__WHAT YOU WILL DO__: Rewrite every entry below, changing each "pink petal" to "pink blossom" and keeping all other text the same. Leave the pictures out of your version.

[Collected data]
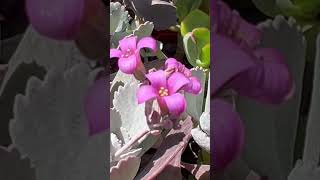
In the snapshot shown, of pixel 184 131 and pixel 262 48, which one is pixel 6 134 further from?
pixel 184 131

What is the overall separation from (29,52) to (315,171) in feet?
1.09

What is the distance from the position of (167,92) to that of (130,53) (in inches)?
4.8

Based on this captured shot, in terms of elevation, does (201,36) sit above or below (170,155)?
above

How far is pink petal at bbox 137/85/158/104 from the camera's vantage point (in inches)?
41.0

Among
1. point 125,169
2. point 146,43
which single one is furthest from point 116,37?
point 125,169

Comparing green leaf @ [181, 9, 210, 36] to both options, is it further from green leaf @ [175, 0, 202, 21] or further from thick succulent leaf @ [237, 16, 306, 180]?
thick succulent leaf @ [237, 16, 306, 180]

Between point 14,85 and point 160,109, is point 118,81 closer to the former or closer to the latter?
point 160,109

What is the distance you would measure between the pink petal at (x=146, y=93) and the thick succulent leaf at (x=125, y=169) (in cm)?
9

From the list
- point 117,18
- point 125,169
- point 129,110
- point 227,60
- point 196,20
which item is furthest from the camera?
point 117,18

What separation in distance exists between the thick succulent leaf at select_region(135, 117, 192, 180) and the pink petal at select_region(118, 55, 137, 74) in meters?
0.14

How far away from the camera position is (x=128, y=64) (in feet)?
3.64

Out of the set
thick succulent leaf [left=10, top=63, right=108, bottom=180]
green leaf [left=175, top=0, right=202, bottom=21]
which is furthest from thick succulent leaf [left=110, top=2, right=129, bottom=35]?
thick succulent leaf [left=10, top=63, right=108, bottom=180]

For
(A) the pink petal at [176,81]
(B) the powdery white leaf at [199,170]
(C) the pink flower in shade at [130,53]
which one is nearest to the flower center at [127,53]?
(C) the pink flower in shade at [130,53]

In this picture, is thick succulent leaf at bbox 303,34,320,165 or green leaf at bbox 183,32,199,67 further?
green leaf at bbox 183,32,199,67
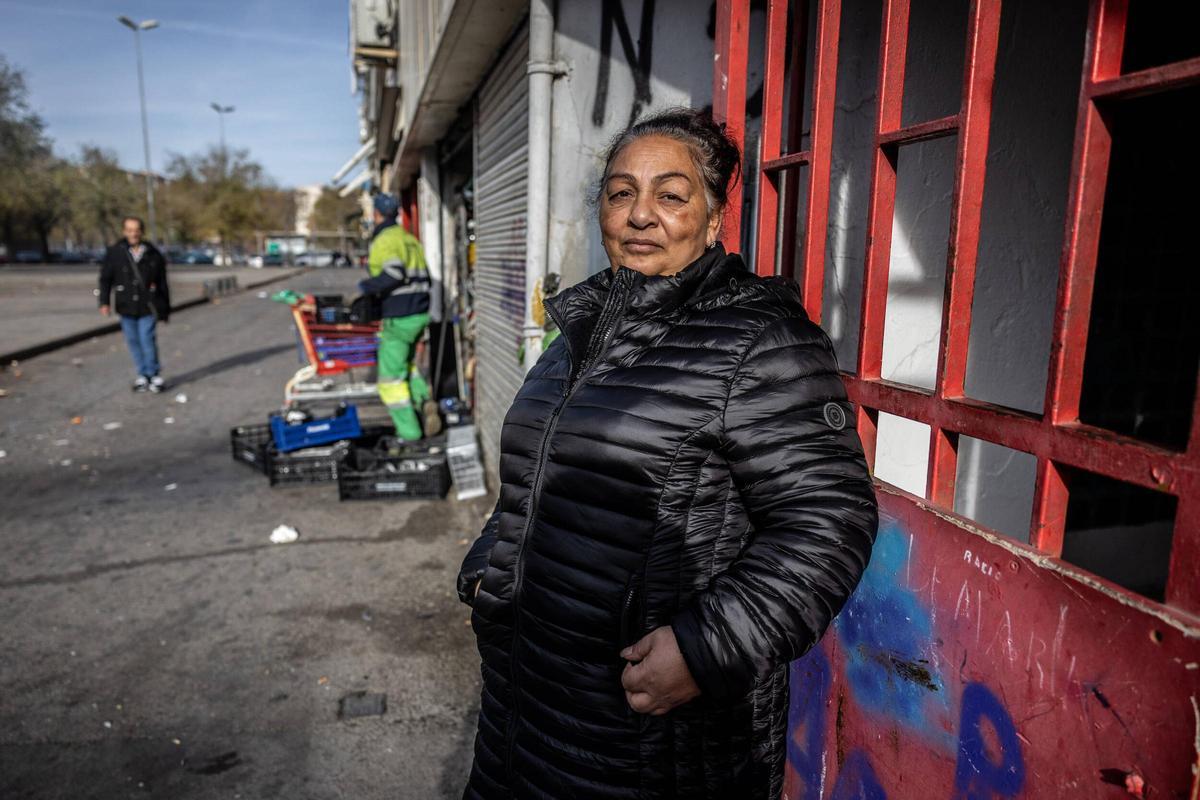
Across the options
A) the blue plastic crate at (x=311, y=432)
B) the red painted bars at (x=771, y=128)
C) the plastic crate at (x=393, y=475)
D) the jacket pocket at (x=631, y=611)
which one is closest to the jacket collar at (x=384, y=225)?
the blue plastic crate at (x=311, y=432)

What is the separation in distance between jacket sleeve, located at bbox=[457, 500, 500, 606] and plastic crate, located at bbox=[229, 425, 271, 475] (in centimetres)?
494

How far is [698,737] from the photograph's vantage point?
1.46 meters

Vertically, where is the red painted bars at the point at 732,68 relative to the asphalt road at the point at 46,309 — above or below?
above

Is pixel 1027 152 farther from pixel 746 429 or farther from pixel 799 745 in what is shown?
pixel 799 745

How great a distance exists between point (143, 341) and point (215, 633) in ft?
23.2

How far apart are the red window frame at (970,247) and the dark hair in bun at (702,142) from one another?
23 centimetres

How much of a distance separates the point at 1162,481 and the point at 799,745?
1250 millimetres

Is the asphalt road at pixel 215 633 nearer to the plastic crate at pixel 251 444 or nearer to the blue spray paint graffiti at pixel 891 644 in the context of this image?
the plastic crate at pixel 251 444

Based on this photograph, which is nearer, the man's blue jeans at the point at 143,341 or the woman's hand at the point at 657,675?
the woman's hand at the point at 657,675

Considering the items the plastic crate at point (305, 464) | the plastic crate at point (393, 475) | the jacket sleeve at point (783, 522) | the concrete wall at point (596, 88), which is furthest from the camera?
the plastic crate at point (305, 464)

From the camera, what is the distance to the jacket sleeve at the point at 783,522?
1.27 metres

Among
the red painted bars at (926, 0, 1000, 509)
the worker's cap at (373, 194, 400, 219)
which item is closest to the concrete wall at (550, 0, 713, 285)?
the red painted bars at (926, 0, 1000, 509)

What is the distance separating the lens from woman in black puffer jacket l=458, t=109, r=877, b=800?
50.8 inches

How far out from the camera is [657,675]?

__RESPONSE TO THE EXERCISE__:
In the snapshot shown, of pixel 184 131 and pixel 262 48, which one is pixel 6 134 further from?
pixel 184 131

What is the overall separation from (29,52) to (315,171) in feet?
1.09

What is the distance from the position of (167,92) to that of (130,53) (in inches)?
4.8

Based on this captured shot, in terms of elevation, does (201,36) sit above or below (170,155)?
above

How far is pink blossom at bbox 137/85/158/104 from the camera's vantage point (in inches)?
41.0

Among
1. point 125,169
2. point 146,43
which single one is furthest from point 116,37?
point 125,169

Comparing green leaf @ [181, 9, 210, 36] to both options, is it further from green leaf @ [175, 0, 202, 21] or further from thick succulent leaf @ [237, 16, 306, 180]?
thick succulent leaf @ [237, 16, 306, 180]

Between point 14,85 and point 160,109, is point 118,81 closer to the former or closer to the latter?
point 160,109

What is the distance you would measure between the pink blossom at (x=146, y=93) and the thick succulent leaf at (x=125, y=169) (in cm)?
9

From the list
- point 117,18
- point 125,169
- point 129,110
- point 227,60
- point 196,20
which item is furthest from the camera?
point 117,18

What separation in distance exists between the thick succulent leaf at select_region(135, 117, 192, 180) and the pink blossom at select_region(118, 55, 137, 74) in meters?
0.14

How far away from the camera position is (x=128, y=64) (in feet)?
3.64

Out of the set
thick succulent leaf [left=10, top=63, right=108, bottom=180]
green leaf [left=175, top=0, right=202, bottom=21]
which is furthest from thick succulent leaf [left=110, top=2, right=129, bottom=35]?
thick succulent leaf [left=10, top=63, right=108, bottom=180]

For
(A) the pink blossom at [176,81]
(B) the powdery white leaf at [199,170]
(C) the pink flower in shade at [130,53]
which one is nearest to the flower center at [127,53]?
(C) the pink flower in shade at [130,53]

In this picture, is thick succulent leaf at bbox 303,34,320,165 or green leaf at bbox 183,32,199,67 further?
green leaf at bbox 183,32,199,67
Across the options
A) the blue plastic crate at (x=311, y=432)
B) the red painted bars at (x=771, y=128)
C) the plastic crate at (x=393, y=475)
D) the jacket pocket at (x=631, y=611)
which one is closest to the jacket collar at (x=384, y=225)?
the blue plastic crate at (x=311, y=432)

What is the separation in distance between jacket sleeve, located at bbox=[457, 500, 500, 606] and plastic crate, located at bbox=[229, 425, 271, 475] (in centimetres)?
494

How far is [698,737] from the photograph's vantage point?
1.46 meters

Vertically, where is the red painted bars at the point at 732,68 relative to the asphalt road at the point at 46,309 — above or below?
above

Is pixel 1027 152 farther from pixel 746 429 or farther from pixel 799 745 in what is shown?
pixel 799 745

How great a distance exists between point (143, 341) and point (215, 633) in ft?
23.2

How far apart are the red window frame at (970,247) and the dark hair in bun at (702,142) from one another?
23 centimetres

How much of a distance separates the point at 1162,481 and the point at 799,745?
1250 millimetres

Is the asphalt road at pixel 215 633 nearer to the plastic crate at pixel 251 444 or nearer to the blue spray paint graffiti at pixel 891 644 in the context of this image?
the plastic crate at pixel 251 444

Based on this photograph, which is nearer, the man's blue jeans at the point at 143,341 or the woman's hand at the point at 657,675?
the woman's hand at the point at 657,675

Considering the items the plastic crate at point (305, 464) | the plastic crate at point (393, 475) | the jacket sleeve at point (783, 522) | the concrete wall at point (596, 88), which is furthest from the camera?
the plastic crate at point (305, 464)

From the camera, what is the distance to the jacket sleeve at the point at 783,522?
1.27 metres

Among
the red painted bars at (926, 0, 1000, 509)
the worker's cap at (373, 194, 400, 219)
which item is closest to the concrete wall at (550, 0, 713, 285)?
the red painted bars at (926, 0, 1000, 509)

What is the distance separating the lens from woman in black puffer jacket l=458, t=109, r=877, b=800?
50.8 inches

How far out from the camera is [657,675]?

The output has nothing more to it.